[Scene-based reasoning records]
---+---
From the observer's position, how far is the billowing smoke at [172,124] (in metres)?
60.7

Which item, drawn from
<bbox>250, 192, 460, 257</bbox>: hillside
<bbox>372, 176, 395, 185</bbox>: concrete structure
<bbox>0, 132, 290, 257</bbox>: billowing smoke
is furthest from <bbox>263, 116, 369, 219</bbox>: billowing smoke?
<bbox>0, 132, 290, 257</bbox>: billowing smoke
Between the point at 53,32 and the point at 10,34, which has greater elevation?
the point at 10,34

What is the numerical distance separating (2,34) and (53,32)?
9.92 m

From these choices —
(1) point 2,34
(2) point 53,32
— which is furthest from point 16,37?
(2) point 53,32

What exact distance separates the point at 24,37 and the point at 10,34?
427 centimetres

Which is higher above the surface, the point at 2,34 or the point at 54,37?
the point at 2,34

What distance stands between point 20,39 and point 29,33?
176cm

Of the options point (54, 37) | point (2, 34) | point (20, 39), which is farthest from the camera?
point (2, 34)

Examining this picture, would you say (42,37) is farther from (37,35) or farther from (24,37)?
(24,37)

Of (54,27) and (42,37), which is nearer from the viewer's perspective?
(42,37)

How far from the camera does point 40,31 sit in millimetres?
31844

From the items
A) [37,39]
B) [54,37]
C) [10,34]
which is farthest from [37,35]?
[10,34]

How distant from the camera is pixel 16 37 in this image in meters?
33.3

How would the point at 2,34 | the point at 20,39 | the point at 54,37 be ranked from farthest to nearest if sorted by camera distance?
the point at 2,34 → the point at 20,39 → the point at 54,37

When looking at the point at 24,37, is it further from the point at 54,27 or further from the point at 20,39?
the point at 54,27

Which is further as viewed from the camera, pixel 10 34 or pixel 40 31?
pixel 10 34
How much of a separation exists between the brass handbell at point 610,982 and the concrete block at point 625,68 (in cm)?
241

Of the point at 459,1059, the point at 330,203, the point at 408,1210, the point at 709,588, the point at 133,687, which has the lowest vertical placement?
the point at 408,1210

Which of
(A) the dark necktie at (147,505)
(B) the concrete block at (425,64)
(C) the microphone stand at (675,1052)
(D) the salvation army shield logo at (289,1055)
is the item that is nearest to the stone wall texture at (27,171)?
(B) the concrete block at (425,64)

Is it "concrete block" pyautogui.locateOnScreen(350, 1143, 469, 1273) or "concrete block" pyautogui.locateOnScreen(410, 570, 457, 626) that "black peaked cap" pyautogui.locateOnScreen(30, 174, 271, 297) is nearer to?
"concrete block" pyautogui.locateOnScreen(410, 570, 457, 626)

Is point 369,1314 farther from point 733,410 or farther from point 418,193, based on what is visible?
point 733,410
---+---
Reproduce the entire listing above word for word, keeping every line in its original order.

From the observer's position, how far is the billowing smoke at [172,124] (in metres)?
60.7

Which item, drawn from
<bbox>250, 192, 460, 257</bbox>: hillside
<bbox>372, 176, 395, 185</bbox>: concrete structure
<bbox>0, 132, 290, 257</bbox>: billowing smoke
is furthest from <bbox>263, 116, 369, 219</bbox>: billowing smoke?
<bbox>0, 132, 290, 257</bbox>: billowing smoke
Between the point at 53,32 and the point at 10,34, which has greater elevation?
the point at 10,34

What is the numerical distance separating (2,34) and (53,32)?
9.92 m

From these choices —
(1) point 2,34
(2) point 53,32
— which is furthest from point 16,37?
(2) point 53,32

What exact distance separates the point at 24,37 and the point at 10,34?
427 centimetres

Which is higher above the surface, the point at 2,34 or the point at 54,37?
the point at 2,34

What distance stands between point 20,39 and point 29,33?
176cm

Of the options point (54, 37) | point (2, 34) | point (20, 39), which is farthest from the camera?
point (2, 34)

Examining this picture, would you say (42,37) is farther from (37,35) or farther from (24,37)?
(24,37)

Of (54,27) and (42,37), which is nearer from the viewer's perspective?
(42,37)

How far from the camera does point 40,31 sit in millimetres?
31844

From the items
A) [37,39]
B) [54,37]
C) [10,34]
which is farthest from [37,35]?
[10,34]

How distant from the camera is pixel 16 37 in this image in meters?
33.3

How would the point at 2,34 | the point at 20,39 | the point at 54,37 be ranked from farthest to nearest if sorted by camera distance?
the point at 2,34 → the point at 20,39 → the point at 54,37

When looking at the point at 24,37, is it further from the point at 54,27 or further from the point at 20,39?
the point at 54,27

Which is further as viewed from the camera, pixel 10 34 or pixel 40 31?
pixel 10 34
How much of a separation exists between the brass handbell at point 610,982 and the concrete block at point 625,68 (in cm)?
241

Of the point at 459,1059, the point at 330,203, the point at 408,1210, the point at 709,588, the point at 133,687, which has the lowest vertical placement?
the point at 408,1210

Which of
(A) the dark necktie at (147,505)
(B) the concrete block at (425,64)
(C) the microphone stand at (675,1052)
(D) the salvation army shield logo at (289,1055)
is the item that is nearest to the stone wall texture at (27,171)?
(B) the concrete block at (425,64)

Is it "concrete block" pyautogui.locateOnScreen(350, 1143, 469, 1273) or "concrete block" pyautogui.locateOnScreen(410, 570, 457, 626) that "black peaked cap" pyautogui.locateOnScreen(30, 174, 271, 297) is nearer to?
"concrete block" pyautogui.locateOnScreen(410, 570, 457, 626)

Is point 369,1314 farther from point 733,410 or farther from point 418,193, based on what is visible?
point 733,410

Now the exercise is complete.